I gave him a moment to gather himself, while my own brain whirred with this new information.
“Wait, I’m confused,” I said. “Who do you think murdered Cheryl Lynn?”
His face dropped to his hands and he smothered a sob. He looked up, his cheeks tracked with wet. “He did. Bart. Honest to god, I didn’t bring him out here with the intention of killing him. I wanted to warn him
off Cheryl Lynn. Tell him we intended to do whatever it took to protect her.”
“How did you get him to this dock?”
A pained expression on his face, he said, “We offered him money. Money always talked with Bart.” He ran his hand along the length of his neck. “We stood on the dock.” He pointed to shore. “He’d been drinking, of course. He started juggling those stupid forks, talking trash about Cheryl. Saying that she had threatened to go to the cops, have him prosecuted for letting Victoria drown.”

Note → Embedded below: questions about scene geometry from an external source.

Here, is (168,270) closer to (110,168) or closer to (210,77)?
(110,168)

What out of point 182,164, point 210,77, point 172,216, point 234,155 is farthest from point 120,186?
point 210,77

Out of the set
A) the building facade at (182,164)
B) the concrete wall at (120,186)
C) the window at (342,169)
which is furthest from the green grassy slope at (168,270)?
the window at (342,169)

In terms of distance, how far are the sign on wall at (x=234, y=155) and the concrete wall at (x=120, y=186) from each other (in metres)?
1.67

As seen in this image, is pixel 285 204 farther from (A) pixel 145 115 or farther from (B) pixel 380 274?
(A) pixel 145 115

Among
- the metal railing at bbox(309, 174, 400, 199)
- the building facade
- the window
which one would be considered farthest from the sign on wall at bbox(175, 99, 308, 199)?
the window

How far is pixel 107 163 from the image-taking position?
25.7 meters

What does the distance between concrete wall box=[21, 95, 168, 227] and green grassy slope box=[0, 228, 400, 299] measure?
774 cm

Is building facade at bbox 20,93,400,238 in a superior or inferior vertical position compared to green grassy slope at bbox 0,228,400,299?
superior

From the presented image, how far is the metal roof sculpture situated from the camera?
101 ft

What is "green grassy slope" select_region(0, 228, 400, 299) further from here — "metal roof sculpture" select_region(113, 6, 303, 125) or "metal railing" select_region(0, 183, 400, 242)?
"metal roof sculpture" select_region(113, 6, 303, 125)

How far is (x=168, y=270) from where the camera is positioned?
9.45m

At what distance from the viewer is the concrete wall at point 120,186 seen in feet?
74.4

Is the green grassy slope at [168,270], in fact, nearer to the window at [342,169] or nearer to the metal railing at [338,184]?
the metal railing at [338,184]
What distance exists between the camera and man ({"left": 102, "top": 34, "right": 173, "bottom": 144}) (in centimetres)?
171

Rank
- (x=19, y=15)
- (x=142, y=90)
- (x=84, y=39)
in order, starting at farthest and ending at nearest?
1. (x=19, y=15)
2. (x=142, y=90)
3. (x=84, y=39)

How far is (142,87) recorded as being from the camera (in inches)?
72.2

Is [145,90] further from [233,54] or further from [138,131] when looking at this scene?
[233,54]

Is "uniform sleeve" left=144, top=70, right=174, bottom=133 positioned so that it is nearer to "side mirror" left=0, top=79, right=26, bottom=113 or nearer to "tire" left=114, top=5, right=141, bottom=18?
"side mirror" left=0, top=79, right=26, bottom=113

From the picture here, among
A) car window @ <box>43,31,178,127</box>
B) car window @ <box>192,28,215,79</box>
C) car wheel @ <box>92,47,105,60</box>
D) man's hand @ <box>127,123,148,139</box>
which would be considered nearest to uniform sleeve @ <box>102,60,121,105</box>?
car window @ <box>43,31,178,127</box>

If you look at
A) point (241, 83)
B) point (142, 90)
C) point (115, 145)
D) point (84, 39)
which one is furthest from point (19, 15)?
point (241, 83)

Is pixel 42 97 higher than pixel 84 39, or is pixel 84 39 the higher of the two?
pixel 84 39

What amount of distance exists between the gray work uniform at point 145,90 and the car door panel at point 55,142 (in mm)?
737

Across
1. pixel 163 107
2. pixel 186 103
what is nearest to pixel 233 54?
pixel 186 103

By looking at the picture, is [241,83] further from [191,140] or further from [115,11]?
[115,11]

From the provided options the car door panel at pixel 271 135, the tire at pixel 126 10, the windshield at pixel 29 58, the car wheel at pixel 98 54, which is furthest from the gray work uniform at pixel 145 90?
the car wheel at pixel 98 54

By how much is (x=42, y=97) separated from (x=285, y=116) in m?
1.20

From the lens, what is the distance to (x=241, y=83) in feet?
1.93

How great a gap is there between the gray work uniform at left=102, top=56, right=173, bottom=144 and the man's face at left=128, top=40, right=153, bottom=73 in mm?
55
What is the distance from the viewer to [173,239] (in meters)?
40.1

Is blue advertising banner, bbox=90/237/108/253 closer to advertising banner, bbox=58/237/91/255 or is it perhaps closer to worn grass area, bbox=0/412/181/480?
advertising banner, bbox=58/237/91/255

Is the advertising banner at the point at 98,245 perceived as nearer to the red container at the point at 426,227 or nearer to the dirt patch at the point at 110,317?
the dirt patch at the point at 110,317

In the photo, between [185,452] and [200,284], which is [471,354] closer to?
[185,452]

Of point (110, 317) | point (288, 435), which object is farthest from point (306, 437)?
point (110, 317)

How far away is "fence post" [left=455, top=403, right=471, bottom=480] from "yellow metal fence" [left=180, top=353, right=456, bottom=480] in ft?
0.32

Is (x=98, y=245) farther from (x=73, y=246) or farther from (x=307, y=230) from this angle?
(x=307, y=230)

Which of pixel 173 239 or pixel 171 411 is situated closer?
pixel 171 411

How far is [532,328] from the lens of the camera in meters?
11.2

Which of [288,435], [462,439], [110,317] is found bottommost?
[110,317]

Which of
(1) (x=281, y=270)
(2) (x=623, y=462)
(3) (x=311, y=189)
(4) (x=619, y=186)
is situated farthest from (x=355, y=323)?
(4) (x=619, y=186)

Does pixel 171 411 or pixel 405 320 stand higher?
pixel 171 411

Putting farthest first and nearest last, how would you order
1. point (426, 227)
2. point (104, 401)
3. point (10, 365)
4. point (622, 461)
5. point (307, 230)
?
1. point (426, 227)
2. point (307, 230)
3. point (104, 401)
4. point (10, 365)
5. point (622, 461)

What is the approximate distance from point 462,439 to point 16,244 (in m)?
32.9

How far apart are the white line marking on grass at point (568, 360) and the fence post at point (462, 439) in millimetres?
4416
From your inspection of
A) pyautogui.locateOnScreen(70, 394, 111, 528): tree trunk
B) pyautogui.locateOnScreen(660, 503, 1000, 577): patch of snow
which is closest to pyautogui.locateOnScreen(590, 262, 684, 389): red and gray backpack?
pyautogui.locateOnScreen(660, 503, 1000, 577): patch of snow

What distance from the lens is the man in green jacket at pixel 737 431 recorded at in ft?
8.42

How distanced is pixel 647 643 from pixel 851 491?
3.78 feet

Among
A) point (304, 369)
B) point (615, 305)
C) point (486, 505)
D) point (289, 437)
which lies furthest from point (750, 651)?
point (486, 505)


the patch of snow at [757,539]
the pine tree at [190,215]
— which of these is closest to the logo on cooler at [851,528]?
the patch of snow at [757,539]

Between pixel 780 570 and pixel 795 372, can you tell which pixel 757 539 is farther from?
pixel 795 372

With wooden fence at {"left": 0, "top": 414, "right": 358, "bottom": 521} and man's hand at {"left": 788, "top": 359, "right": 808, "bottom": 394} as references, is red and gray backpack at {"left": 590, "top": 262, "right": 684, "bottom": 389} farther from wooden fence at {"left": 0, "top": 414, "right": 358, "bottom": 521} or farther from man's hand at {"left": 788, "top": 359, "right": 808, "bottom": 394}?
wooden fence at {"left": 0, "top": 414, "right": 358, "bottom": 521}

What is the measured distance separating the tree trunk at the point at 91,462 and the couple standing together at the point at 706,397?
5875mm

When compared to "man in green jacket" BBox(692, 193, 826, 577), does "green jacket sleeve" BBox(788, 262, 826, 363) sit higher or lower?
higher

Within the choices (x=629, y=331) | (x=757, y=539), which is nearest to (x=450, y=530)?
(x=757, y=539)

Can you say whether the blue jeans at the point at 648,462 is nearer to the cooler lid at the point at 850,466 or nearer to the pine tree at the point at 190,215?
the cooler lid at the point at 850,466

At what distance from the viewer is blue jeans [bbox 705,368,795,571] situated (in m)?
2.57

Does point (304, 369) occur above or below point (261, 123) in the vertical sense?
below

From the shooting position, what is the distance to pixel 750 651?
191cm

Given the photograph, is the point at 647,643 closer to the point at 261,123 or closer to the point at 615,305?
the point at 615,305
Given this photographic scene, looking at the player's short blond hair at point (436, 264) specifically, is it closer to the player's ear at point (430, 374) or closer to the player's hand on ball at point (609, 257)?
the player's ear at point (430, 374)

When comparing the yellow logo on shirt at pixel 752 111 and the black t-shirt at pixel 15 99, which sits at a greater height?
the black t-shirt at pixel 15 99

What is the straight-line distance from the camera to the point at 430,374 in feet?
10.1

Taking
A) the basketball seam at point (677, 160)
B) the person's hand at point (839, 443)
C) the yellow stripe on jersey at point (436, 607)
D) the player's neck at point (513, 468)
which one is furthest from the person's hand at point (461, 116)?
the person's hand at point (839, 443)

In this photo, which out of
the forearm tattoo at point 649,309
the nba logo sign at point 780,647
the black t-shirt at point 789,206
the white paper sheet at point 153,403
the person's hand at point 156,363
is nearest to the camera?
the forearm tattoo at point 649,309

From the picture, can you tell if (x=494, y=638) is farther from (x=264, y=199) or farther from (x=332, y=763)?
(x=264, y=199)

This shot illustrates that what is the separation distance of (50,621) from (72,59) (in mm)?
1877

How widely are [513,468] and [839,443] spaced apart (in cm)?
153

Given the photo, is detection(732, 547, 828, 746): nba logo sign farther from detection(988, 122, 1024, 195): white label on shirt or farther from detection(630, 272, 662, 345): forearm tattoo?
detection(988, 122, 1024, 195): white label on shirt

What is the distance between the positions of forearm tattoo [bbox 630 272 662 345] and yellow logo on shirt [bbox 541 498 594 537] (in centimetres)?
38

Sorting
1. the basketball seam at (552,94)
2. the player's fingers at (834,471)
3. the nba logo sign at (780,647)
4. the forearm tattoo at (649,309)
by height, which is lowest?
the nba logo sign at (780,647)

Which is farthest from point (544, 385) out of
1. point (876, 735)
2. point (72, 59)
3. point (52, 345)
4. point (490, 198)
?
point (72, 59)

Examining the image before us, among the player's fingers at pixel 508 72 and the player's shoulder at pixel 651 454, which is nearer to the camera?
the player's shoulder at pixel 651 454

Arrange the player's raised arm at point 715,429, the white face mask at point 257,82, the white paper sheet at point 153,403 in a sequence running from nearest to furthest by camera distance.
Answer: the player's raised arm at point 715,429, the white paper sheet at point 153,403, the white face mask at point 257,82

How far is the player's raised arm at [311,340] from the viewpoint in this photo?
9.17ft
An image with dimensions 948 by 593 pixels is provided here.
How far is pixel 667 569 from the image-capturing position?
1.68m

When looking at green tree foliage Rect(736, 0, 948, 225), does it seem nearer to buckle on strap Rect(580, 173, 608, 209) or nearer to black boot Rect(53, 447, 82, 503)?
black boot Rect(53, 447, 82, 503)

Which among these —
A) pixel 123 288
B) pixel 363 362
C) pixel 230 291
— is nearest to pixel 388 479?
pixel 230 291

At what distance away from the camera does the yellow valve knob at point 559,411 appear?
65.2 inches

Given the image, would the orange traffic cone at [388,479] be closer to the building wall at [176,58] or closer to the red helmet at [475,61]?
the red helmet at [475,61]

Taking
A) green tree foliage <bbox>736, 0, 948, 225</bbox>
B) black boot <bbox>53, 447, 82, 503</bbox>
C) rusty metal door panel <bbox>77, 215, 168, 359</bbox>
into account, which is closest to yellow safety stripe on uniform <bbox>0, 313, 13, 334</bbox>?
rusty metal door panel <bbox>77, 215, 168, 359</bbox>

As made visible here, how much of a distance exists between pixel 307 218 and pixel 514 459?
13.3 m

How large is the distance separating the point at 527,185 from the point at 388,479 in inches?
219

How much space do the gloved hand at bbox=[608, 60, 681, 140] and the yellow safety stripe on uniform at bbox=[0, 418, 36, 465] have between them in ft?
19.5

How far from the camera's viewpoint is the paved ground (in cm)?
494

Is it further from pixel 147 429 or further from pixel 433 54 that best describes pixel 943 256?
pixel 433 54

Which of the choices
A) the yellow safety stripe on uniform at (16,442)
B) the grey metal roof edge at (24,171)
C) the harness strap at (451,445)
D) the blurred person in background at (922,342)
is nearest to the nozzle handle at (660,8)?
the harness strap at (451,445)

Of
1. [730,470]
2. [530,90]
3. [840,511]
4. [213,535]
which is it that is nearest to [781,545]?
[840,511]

“Why speak up after all those years of silence?” I asked.
“Bart said she was strung out all the time and crazy. So he had to take care of her. He said her death would be no loss to humanity. And then he described how he had often imagined choking her and disposing of her body in the cemetery. I became incensed, lost my cool, and grabbed a fork away from him.” He swabbed his face with his sleeve, looked away over the glimmer of lights from Key West. “We struggled. It was him or me.” He clutched his neck again. “I must have hit an artery.”